It seems that everyone is talking about them. Well, maybe not everyone but poets have been writing about cicadas since the Greeks and just this morning I overheard someone in the laundry room speaking about crickets. I have now learned that cicadas are a completely different species from crickets.
You may not care about such things but I imagine a cricket, with no sense of direction, wouldn’t be looked upon kindly in a throng of cicadas. They might serenade him to an early demise.
I always thought cicadas were the highfalutin name used by people who graduated college heavily in debt and needed to show something for all that, while the rest of us just say crickets.
Marlon Brando has a great line in On the Waterfront when Eva Marie Saint suggests that he move to the country. He says, Naw, da crickets make me noivous.
He would never have said cicadas. They are related to leafhoppers and spittlebugs (you have to love them for that) and crickets have no such lineage. Neither are they in the locust family in spite of the Bob Dylan song.
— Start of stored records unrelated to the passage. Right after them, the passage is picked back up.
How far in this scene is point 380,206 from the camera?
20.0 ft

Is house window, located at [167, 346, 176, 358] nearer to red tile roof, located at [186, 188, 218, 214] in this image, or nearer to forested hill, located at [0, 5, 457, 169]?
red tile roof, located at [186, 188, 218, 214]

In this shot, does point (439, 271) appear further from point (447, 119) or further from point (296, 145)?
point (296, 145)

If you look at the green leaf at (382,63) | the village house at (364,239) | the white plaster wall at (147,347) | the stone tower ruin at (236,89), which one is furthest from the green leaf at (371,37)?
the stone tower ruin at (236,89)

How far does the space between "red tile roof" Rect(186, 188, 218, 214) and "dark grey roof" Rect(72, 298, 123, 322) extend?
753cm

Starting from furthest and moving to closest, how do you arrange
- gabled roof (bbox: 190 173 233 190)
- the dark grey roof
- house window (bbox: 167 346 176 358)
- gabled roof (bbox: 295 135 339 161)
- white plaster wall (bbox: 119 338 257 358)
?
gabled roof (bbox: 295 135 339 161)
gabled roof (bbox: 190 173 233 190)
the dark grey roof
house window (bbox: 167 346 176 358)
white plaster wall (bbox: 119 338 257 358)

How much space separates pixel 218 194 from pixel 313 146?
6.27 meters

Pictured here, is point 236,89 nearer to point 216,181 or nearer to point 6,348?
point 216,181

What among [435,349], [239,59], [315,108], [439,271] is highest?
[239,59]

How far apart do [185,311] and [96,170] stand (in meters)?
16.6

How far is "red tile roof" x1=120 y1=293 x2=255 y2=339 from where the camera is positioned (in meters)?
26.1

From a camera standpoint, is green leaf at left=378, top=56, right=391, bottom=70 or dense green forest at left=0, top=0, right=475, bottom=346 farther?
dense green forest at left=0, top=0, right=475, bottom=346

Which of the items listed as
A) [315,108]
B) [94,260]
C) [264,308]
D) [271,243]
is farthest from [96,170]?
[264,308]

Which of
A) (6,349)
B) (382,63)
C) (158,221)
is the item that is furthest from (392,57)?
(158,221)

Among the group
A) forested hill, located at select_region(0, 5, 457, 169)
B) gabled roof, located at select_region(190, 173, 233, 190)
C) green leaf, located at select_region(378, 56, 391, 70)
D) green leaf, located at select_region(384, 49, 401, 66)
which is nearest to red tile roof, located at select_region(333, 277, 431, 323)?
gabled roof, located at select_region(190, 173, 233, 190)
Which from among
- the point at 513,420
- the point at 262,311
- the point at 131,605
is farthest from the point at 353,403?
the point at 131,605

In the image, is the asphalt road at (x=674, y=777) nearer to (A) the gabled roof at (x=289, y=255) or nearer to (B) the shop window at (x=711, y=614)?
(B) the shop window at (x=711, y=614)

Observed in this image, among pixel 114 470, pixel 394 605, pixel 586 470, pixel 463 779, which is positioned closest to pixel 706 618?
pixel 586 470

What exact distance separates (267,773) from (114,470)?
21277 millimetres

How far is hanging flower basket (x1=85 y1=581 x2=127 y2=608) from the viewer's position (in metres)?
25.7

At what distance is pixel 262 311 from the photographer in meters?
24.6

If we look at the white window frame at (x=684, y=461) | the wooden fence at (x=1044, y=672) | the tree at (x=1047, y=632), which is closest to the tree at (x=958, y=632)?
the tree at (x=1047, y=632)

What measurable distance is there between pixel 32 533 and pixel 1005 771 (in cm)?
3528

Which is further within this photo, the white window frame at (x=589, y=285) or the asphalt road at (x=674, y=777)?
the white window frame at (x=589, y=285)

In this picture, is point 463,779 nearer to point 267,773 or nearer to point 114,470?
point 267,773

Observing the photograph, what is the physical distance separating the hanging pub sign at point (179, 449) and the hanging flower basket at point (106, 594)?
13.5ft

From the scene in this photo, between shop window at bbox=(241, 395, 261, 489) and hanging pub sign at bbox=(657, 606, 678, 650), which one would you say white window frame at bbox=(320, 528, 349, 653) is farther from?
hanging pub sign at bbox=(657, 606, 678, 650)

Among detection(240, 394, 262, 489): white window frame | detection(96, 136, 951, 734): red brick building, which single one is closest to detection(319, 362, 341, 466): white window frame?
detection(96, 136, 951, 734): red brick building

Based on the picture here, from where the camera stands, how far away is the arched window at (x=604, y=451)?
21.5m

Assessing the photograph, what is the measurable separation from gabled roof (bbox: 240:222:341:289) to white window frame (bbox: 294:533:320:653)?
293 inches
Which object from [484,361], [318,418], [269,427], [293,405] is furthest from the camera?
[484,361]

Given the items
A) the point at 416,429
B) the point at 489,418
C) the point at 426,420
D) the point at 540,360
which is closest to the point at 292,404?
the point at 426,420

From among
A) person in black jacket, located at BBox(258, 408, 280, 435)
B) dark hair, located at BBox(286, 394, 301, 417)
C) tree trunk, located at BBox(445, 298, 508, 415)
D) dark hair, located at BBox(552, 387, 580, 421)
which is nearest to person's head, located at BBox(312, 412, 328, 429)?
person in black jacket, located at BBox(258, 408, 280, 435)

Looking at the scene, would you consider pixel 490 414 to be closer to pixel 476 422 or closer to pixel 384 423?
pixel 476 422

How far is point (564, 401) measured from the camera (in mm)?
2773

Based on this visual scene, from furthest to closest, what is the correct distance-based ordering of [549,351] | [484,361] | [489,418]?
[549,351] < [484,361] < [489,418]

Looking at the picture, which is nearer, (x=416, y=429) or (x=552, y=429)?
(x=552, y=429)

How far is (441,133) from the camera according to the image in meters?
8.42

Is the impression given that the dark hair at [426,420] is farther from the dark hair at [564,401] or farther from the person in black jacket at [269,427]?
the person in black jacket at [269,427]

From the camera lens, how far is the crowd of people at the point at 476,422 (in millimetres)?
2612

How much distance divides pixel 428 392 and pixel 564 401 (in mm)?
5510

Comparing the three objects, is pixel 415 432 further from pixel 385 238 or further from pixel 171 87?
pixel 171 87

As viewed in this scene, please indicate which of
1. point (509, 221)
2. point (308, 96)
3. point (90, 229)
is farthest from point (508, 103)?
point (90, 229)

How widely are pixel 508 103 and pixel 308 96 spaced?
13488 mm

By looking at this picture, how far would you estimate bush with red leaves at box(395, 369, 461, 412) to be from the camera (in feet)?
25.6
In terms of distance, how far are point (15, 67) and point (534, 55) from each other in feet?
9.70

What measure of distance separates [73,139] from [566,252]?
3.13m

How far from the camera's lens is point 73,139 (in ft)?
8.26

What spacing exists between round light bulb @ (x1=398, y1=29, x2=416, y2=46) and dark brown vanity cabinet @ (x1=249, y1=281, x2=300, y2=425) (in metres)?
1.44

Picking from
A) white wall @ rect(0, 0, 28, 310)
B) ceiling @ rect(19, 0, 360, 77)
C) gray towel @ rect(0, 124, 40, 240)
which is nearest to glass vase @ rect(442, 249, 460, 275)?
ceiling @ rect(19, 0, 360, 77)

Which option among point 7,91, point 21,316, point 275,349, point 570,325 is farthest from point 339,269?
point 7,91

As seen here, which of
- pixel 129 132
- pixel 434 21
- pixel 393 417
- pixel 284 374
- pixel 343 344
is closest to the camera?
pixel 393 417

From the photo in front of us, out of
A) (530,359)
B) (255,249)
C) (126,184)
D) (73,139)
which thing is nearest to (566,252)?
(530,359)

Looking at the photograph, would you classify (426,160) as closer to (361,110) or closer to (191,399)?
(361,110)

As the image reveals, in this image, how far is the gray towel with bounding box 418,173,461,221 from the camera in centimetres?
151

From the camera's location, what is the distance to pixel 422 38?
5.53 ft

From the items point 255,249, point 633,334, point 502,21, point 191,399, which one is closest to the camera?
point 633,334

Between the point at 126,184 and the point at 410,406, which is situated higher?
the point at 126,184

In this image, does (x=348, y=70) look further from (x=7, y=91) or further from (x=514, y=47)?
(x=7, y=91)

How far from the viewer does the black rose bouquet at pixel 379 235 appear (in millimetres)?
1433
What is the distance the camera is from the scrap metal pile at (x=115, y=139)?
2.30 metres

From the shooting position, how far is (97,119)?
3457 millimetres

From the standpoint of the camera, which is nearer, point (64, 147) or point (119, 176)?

Both of them sing as best they can. Male crickets have that instrument on their wings, and there's the rub, while male cicadas have their noise-makers on their tummies. Females have better things to do. It turns out those chirps come from troubadors crooning their repertoire of mating songs.
I gave up singing in the 6th grade when I was designated a Listener. Nothing cricket about that. I’m so tone deaf I have to lip-synch Happy Birthday. If I had wings to rub together, I might have been invited to more parties. I can hardly wait for my next incarnation.
The most famous cricket is, of course, Jiminy Cricket which I always took as one of those euphemisms for Jesus Christ along with Jumping Jehoshaphat. Some crickets can jump as high as five feet which is higher than Jehoshaphat.
People actually grow crickets in farms. Who knew? They can be used to increase protein intake for livestock. Sort of like Ensure-Plus. They also make Good Bait… one of my favorite jazz tunes.
In fact, cicadas are on the menu throughout Asia. Beware of what you order from column B. I’m told, they taste like mushy asparagus and can never be mistaken for beef broccoli.
I’m glad we’ve cleared up all these matters. Now I’m ready for those summer nights when a choir of either one or both can chirp me back to my misspent youth, suddenly lit by fireflies in the deep silence when crickets hesitate.